Techniques

stereomicroscopy

Honorable Mention
2013 Small World In Motion Competition

Dr. Ward B. Strong

BC Ministry of Forests, Lands and Natural Resource Operations
Vernon, British Columbia, Canada

Subject Matter:

An egg mass of the spruce budworm, Choristoneura occidentalis, hatching over a 2-hour time period. The egg mass is affixed to a needle of a Douglas fir tree

- see: Egg (15x)
Technique:

Stereomicroscopy with time-lapse photography


see: stereomicroscopy

To the naked eye, there’s nothing exciting or even noticeable about the tiny egg mass on a spruce needle. But look a little closer, at just the right time, and you might just see something fascinating.

Dr. Ward Strong of Vernon, Canada happened to be in the right place at the right time, looking at a specific spruce needle. The result? An enthralling stop-motion video featuring fifty spruce budworms hatching simultaneously from an egg mass, chewing their way out as individual larvae. Through use of a Greenough Stereo Microscope at 15x magnification paired with a Nikon D90 controlled with a computer to take pictures every five seconds, Dr. Strong was able to capture about 1400 images, which he then assembled into a movie at twenty frames per second. “What I think is amazing is when you’re looking at these by eye, in real time, it happens very slowly, over two hours. It’s an inconspicuous egg mass on a spruce needle; you wouldn’t notice it,” says Dr. Strong. “But speed it up, you see how truly fascinating it is. Simultaneously it froths and bubbles, as each budworm begins squirming and wiggling to escape.”

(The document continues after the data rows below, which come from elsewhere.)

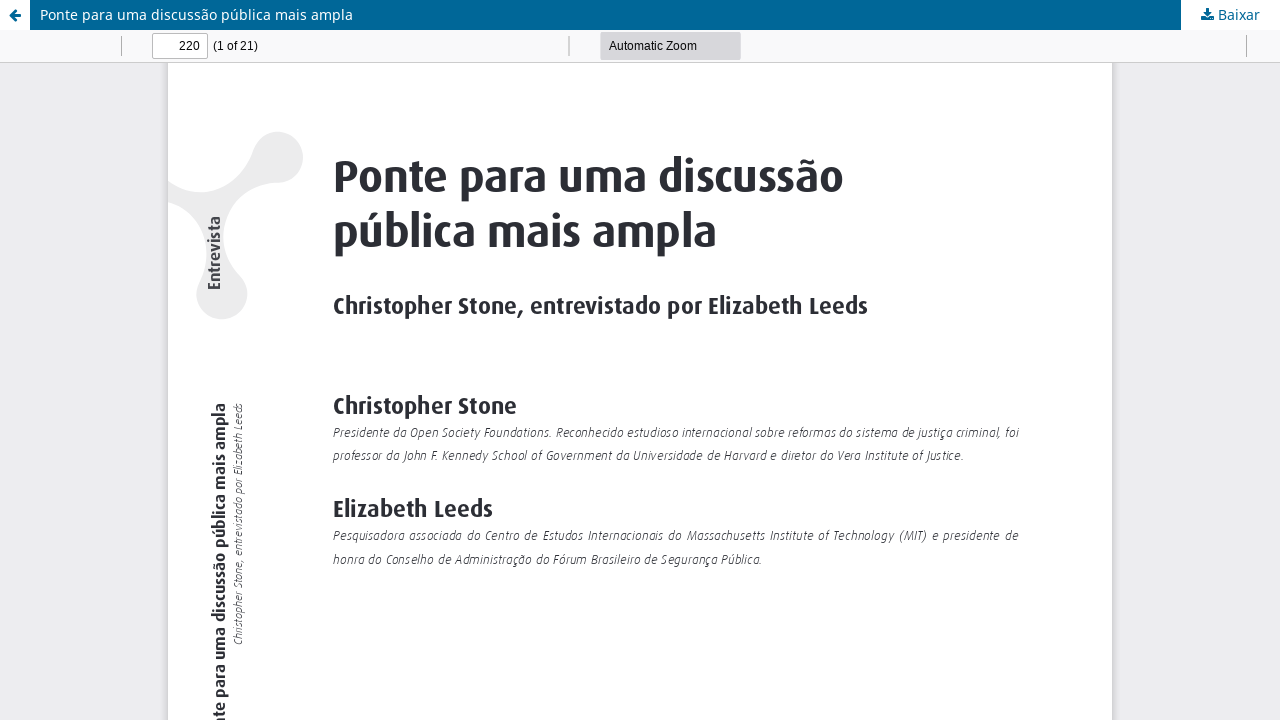

--- FILE ---
content_type: text/html; charset=utf-8
request_url: https://revista.forumseguranca.org.br/index.php/rbsp/article/view/703/246
body_size: 1704
content:
<!DOCTYPE html>
<html lang="pt-BR" xml:lang="pt-BR">
<head>
	<meta http-equiv="Content-Type" content="text/html; charset=utf-8" />
	<meta name="viewport" content="width=device-width, initial-scale=1.0">
	<title>Vista do Ponte para uma discussão pública mais ampla</title>

	
<link rel="icon" href="https://revista.forumseguranca.org.br/public/journals/1/favicon_pt_BR.ico" />
<meta name="generator" content="Open Journal Systems 3.3.0.22" />
<meta name="robots" content="index,follow">
<meta name="googlebot" content="archive">
<meta name="description" content="A Revista Brasileira de Segurança Pública (ISSN 2595-0258) é uma publicação interdisciplinar do Fórum Brasileiro de Segurança Pública. A revista possui o objetivo contribuir com a ampliação e consolidação do campo de estudos sobre segurança pública, através da publicação de trabalhos originais que incluam as discussões sobre criminalidade, padrões de policiamento, formação profissional, investigação policial, justiça criminal, justiça juvenil, sistema prisional, sistema socioeducativo, dentre outros.">
<meta name="keywords" content="Revista Brasileira de Segurança Pública, Fórum Brasileiro de Segurança Pública, Segurança Pública, criminalidade, padrões de policiamento, formação profissional, investigação policial, justiça criminal, justiça juvenil, sistema prisional, sistema socioeducativo">
<meta name="oai" content="https://revista.forumseguranca.org.br/index.php/rbsp/oai">
	<link rel="stylesheet" href="https://revista.forumseguranca.org.br/rbsp/$$$call$$$/page/page/css?name=stylesheet" type="text/css" /><link rel="stylesheet" href="https://revista.forumseguranca.org.br/rbsp/$$$call$$$/page/page/css?name=font" type="text/css" /><link rel="stylesheet" href="https://revista.forumseguranca.org.br/lib/pkp/styles/fontawesome/fontawesome.css?v=3.3.0.22" type="text/css" /><link rel="stylesheet" href="https://revista.forumseguranca.org.br/plugins/generic/orcidProfile/css/orcidProfile.css?v=3.3.0.22" type="text/css" />
	<script src="https://revista.forumseguranca.org.br/lib/pkp/lib/vendor/components/jquery/jquery.min.js?v=3.3.0.22" type="text/javascript"></script><script src="https://revista.forumseguranca.org.br/lib/pkp/lib/vendor/components/jqueryui/jquery-ui.min.js?v=3.3.0.22" type="text/javascript"></script><script src="https://revista.forumseguranca.org.br/plugins/themes/default/js/lib/popper/popper.js?v=3.3.0.22" type="text/javascript"></script><script src="https://revista.forumseguranca.org.br/plugins/themes/default/js/lib/bootstrap/util.js?v=3.3.0.22" type="text/javascript"></script><script src="https://revista.forumseguranca.org.br/plugins/themes/default/js/lib/bootstrap/dropdown.js?v=3.3.0.22" type="text/javascript"></script><script src="https://revista.forumseguranca.org.br/plugins/themes/default/js/main.js?v=3.3.0.22" type="text/javascript"></script><script type="text/javascript">
(function (w, d, s, l, i) { w[l] = w[l] || []; var f = d.getElementsByTagName(s)[0],
j = d.createElement(s), dl = l != 'dataLayer' ? '&l=' + l : ''; j.async = true; 
j.src = 'https://www.googletagmanager.com/gtag/js?id=' + i + dl; f.parentNode.insertBefore(j, f); 
function gtag(){dataLayer.push(arguments)}; gtag('js', new Date()); gtag('config', i); })
(window, document, 'script', 'dataLayer', 'G-C2TLRJ1EXK');
</script>
</head>
<body class="pkp_page_article pkp_op_view">

		<header class="header_view">

		<a href="https://revista.forumseguranca.org.br/rbsp/article/view/703" class="return">
			<span class="pkp_screen_reader">
									Voltar aos Detalhes do Artigo
							</span>
		</a>

		<a href="https://revista.forumseguranca.org.br/rbsp/article/view/703" class="title">
			Ponte para uma discussão pública mais ampla
		</a>

		<a href="https://revista.forumseguranca.org.br/rbsp/article/download/703/246/1723" class="download" download>
			<span class="label">
				Baixar
			</span>
			<span class="pkp_screen_reader">
				Baixar PDF
			</span>
		</a>

	</header>

	<script type="text/javascript">
		// Creating iframe's src in JS instead of Smarty so that EZProxy-using sites can find our domain in $pdfUrl and do their rewrites on it.
		$(document).ready(function() {
			var urlBase = "https://revista.forumseguranca.org.br/plugins/generic/pdfJsViewer/pdf.js/web/viewer.html?file=";
			var pdfUrl = "https://revista.forumseguranca.org.br/rbsp/article/download/703/246/1723";
			$("#pdfCanvasContainer > iframe").attr("src", urlBase + encodeURIComponent(pdfUrl));
		});
	</script>

	<div id="pdfCanvasContainer" class="galley_view">
				<iframe src="" width="100%" height="100%" style="min-height: 500px;" title="PDF de Ponte para uma discussão pública mais ampla" allowfullscreen webkitallowfullscreen></iframe>
	</div>
	
</body>
</html>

Spruce budworms lay their eggs in summer and hatch in August, producing only a single generation each year. Once they escape the egg mass, each tiny larva burrows into a needle and spends the winter there, safe from natural enemies and the elements. In spring, it resumes feeding on the tree. It’s these feeding habits that caught the attention of Dr. Strong and his research team, who for the past three years have studied the genomics of pest resistance in trees in collaboration with University of British Columbia in Vancouver.

Thanks to increasingly rapid climate change, trees are becoming less and less adapted to the places they live – and therefore more susceptible to pests and insects such as spruce budworms.  While some trees are more resistant to pests than others, Dr. Strong’s team noted that the current breeding system is too slow to keep up with the changing climate.  They set out to assist this process with genomic marker assisted selection – a brand-new mechanism they hope will someday improve breeding in trees that are resistant to pests.  Spruce budworms such as those captured in Dr. Strong’s winning entry have been vital to this study, as researchers observed which trees the budworms prefer to feed upon, and which trees are resistant.  Identifying markers in the tree DNA that correlate with weevil resistance will ultimately speed the process of breeding weevil-resistant trees, thus improving our ability to respond to climate change. As a model system for a new technology, this project also promises applications in breeding for any desirable trait in trees.

According to Dr. Strong, this winning video captures more than just the research behind it.  “As a scientist with a passion for the arts, photography through microscopes has been a very strong theme in my life and career,” says Dr. Strong.  “I’m enthralled with the opportunity provided by this technology, to show the world what is happening under the microscope. There’s an astounding, beautiful, fascinating world under there… if we only take a moment to look a little closer.”